## Work to be completed
If a line of the material holds the string "infants", please copy it.
════
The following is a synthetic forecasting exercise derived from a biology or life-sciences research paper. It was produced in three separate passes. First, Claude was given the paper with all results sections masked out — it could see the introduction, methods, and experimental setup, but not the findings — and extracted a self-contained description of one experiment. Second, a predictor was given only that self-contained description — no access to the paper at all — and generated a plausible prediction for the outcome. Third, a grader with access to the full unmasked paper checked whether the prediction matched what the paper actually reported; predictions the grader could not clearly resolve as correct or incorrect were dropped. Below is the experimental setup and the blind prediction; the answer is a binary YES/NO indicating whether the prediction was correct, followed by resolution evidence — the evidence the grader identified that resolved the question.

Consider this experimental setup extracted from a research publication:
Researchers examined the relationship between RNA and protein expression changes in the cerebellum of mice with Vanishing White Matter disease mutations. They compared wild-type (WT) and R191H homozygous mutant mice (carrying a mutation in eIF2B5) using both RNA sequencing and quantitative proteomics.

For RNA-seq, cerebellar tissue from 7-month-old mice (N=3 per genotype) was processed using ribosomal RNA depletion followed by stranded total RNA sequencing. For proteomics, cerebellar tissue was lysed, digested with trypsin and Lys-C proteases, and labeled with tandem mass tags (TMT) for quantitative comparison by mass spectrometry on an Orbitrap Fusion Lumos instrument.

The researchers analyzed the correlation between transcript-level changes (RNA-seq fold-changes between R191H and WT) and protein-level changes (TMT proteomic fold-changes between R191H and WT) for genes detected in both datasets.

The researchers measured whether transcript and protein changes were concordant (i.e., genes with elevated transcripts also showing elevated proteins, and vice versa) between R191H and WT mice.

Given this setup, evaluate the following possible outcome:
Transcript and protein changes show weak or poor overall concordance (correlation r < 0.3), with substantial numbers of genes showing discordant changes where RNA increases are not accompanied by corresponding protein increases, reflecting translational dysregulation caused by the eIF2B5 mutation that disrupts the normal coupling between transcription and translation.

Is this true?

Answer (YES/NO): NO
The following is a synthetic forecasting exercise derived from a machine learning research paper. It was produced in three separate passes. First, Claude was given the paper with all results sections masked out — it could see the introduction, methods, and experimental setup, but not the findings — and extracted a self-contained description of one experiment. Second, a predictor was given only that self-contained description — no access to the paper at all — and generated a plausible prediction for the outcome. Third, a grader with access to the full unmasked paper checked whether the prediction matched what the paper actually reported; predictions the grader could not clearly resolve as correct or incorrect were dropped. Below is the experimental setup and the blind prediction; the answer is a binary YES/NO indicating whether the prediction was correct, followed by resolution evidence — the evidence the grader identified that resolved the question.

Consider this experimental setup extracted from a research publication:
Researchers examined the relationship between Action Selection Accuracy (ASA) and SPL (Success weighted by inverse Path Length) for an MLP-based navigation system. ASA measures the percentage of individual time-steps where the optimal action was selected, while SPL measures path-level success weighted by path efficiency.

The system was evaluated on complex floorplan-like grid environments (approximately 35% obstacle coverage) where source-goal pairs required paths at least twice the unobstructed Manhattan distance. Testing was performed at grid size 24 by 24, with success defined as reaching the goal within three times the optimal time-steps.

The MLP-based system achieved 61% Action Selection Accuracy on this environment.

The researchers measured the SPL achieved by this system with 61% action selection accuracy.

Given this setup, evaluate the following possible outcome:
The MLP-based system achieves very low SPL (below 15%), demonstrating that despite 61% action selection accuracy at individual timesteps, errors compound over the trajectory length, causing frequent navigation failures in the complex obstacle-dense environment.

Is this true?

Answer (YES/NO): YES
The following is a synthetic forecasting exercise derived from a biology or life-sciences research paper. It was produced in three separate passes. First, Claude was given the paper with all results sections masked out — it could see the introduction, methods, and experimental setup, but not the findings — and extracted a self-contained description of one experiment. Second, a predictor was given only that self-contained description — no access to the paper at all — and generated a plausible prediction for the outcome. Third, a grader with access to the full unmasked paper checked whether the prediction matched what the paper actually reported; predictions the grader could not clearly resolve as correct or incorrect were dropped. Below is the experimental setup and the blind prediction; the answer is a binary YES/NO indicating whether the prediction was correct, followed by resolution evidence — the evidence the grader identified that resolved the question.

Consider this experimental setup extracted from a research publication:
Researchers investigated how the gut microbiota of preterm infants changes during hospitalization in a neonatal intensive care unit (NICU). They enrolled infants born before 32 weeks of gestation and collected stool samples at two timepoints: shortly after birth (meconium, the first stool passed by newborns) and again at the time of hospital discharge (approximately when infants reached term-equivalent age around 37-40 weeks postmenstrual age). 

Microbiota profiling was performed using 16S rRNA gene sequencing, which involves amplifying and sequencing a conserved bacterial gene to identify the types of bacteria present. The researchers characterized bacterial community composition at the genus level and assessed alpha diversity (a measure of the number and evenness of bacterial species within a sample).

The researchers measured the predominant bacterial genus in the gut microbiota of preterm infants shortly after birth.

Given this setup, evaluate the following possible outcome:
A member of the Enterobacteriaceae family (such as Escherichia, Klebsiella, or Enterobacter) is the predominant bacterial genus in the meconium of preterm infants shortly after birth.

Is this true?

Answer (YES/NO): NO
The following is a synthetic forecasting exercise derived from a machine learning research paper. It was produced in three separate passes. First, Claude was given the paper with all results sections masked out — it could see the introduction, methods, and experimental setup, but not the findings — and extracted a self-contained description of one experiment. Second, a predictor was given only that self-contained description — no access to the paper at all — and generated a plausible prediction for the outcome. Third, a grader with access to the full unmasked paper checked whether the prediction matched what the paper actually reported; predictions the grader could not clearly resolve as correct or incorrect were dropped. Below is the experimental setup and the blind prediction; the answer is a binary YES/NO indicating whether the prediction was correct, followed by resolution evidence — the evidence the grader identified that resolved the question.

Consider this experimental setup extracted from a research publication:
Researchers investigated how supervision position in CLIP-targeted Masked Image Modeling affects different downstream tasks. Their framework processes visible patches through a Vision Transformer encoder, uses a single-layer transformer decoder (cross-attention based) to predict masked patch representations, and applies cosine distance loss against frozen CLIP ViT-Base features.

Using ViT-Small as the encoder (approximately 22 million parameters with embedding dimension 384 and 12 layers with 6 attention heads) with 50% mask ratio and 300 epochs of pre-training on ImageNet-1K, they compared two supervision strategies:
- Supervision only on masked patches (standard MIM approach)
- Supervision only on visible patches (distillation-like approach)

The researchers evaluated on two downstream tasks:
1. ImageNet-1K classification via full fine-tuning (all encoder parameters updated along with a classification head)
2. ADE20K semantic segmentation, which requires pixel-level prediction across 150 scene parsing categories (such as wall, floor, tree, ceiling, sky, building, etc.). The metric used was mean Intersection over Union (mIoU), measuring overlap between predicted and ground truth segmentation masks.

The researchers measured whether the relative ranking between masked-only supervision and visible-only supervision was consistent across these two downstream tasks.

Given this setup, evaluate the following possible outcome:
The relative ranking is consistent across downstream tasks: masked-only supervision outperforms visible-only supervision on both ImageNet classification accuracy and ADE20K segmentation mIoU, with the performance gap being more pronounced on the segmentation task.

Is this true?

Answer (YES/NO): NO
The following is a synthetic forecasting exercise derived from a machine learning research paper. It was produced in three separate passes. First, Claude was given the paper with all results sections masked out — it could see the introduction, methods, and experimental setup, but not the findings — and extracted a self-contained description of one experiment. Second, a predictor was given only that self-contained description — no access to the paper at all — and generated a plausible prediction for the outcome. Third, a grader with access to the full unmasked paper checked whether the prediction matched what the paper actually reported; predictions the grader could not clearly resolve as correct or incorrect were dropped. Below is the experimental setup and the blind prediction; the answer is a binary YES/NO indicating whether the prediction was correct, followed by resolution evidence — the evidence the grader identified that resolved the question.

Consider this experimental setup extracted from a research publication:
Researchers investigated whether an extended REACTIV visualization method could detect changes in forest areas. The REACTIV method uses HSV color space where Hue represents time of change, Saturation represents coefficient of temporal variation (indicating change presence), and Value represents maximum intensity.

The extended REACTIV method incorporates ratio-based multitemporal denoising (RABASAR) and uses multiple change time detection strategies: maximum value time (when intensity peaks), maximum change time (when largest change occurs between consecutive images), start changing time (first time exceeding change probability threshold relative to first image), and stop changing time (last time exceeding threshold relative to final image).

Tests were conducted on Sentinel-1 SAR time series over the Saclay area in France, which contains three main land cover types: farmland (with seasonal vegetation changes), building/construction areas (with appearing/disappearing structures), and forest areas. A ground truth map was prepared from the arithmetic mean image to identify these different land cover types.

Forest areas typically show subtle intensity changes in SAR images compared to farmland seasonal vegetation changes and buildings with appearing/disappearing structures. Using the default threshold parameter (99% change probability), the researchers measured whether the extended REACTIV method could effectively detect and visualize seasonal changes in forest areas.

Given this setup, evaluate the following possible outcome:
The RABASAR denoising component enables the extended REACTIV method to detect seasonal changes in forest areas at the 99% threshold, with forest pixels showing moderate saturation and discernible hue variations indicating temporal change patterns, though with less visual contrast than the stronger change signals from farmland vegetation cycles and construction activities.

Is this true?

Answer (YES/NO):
════
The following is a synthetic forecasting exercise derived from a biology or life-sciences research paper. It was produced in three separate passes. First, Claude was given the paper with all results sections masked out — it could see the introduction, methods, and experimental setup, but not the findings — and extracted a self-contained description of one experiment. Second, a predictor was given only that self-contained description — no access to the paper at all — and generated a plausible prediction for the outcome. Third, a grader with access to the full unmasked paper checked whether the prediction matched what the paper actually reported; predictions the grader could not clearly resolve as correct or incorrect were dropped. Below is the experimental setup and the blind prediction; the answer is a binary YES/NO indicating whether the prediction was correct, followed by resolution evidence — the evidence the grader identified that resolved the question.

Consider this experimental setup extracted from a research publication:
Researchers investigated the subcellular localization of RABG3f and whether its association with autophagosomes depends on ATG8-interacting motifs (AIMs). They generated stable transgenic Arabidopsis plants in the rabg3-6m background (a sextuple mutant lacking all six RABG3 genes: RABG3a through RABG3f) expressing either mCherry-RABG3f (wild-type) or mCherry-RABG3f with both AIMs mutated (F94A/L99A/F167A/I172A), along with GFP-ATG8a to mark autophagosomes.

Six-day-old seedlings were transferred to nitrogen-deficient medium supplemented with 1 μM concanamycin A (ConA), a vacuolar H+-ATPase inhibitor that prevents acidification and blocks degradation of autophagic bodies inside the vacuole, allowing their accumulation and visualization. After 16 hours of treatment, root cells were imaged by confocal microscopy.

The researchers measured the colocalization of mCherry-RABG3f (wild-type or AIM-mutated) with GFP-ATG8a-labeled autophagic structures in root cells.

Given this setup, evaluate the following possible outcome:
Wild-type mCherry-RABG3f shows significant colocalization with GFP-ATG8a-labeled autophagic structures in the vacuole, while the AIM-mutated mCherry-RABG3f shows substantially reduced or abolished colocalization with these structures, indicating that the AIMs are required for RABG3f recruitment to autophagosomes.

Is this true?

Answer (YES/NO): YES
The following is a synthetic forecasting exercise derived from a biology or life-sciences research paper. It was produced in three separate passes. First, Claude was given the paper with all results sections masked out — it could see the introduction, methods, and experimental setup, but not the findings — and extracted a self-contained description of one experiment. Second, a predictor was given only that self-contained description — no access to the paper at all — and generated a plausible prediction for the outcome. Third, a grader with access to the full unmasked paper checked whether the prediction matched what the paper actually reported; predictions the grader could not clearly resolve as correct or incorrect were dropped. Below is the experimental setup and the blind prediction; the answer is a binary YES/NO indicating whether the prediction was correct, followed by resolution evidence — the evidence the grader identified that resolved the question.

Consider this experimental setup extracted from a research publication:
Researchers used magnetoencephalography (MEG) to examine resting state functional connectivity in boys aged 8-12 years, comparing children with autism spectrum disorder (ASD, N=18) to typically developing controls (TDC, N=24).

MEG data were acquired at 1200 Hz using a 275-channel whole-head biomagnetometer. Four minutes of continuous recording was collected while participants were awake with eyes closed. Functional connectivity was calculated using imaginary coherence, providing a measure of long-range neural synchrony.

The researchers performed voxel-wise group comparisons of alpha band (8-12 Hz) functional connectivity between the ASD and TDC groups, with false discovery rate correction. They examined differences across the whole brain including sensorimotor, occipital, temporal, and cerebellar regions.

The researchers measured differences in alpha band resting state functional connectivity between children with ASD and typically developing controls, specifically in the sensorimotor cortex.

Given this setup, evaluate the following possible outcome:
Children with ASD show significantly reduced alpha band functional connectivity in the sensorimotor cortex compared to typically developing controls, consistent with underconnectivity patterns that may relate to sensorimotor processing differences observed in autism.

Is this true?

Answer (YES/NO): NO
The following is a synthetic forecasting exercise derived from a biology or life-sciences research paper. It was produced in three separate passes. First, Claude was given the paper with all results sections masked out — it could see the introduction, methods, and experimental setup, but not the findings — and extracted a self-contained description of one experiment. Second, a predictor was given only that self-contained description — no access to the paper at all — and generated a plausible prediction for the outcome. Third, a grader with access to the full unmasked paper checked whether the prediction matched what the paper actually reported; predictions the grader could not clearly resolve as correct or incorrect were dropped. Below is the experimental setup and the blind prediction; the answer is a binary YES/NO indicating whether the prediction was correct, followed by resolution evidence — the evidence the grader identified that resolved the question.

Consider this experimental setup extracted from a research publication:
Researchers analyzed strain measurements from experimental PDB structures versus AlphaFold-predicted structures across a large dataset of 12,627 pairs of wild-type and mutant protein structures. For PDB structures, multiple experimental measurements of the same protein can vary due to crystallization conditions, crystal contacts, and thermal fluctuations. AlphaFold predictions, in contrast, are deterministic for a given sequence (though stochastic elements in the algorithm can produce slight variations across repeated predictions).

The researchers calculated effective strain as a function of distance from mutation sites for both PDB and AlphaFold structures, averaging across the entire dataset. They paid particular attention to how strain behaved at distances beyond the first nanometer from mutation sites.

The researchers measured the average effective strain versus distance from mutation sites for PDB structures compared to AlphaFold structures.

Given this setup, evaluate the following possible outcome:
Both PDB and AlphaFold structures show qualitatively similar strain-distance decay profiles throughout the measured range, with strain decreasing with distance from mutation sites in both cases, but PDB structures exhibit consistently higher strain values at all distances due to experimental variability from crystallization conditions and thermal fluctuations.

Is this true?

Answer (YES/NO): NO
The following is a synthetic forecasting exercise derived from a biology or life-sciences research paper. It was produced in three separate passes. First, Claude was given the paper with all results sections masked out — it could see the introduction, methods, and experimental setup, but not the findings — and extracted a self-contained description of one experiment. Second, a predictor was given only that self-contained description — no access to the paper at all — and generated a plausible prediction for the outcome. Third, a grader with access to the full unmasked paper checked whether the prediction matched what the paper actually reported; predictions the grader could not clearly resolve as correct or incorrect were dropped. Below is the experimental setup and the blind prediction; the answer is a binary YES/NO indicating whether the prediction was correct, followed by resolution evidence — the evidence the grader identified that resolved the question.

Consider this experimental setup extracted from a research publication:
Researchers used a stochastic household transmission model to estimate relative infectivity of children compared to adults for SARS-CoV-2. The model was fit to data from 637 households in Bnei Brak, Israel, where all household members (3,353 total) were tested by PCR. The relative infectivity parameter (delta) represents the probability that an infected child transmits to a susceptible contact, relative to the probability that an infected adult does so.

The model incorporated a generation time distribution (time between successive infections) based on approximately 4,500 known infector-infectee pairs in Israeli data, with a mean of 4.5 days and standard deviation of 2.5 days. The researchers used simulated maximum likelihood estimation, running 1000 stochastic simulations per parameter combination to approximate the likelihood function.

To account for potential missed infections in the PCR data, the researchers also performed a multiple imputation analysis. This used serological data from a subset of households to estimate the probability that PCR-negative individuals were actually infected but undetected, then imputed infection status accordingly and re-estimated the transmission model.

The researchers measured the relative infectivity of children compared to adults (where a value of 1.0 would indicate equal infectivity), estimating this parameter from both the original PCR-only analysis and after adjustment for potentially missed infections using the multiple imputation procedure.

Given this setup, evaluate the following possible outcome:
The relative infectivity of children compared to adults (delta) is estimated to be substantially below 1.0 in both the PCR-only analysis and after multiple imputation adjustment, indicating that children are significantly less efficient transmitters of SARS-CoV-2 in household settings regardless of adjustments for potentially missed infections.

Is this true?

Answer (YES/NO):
════
## The completed task
Researchers investigated how the gut microbiota of preterm infants changes during hospitalization in a neonatal intensive care unit (NICU). They enrolled infants born before 32 weeks of gestation and collected stool samples at two timepoints: shortly after birth (meconium, the first stool passed by newborns) and again at the time of hospital discharge (approximately when infants reached term-equivalent age around 37-40 weeks postmenstrual age). 
The researchers measured the predominant bacterial genus in the gut microbiota of preterm infants shortly after birth.
A member of the Enterobacteriaceae family (such as Escherichia, Klebsiella, or Enterobacter) is the predominant bacterial genus in the meconium of preterm infants shortly after birth.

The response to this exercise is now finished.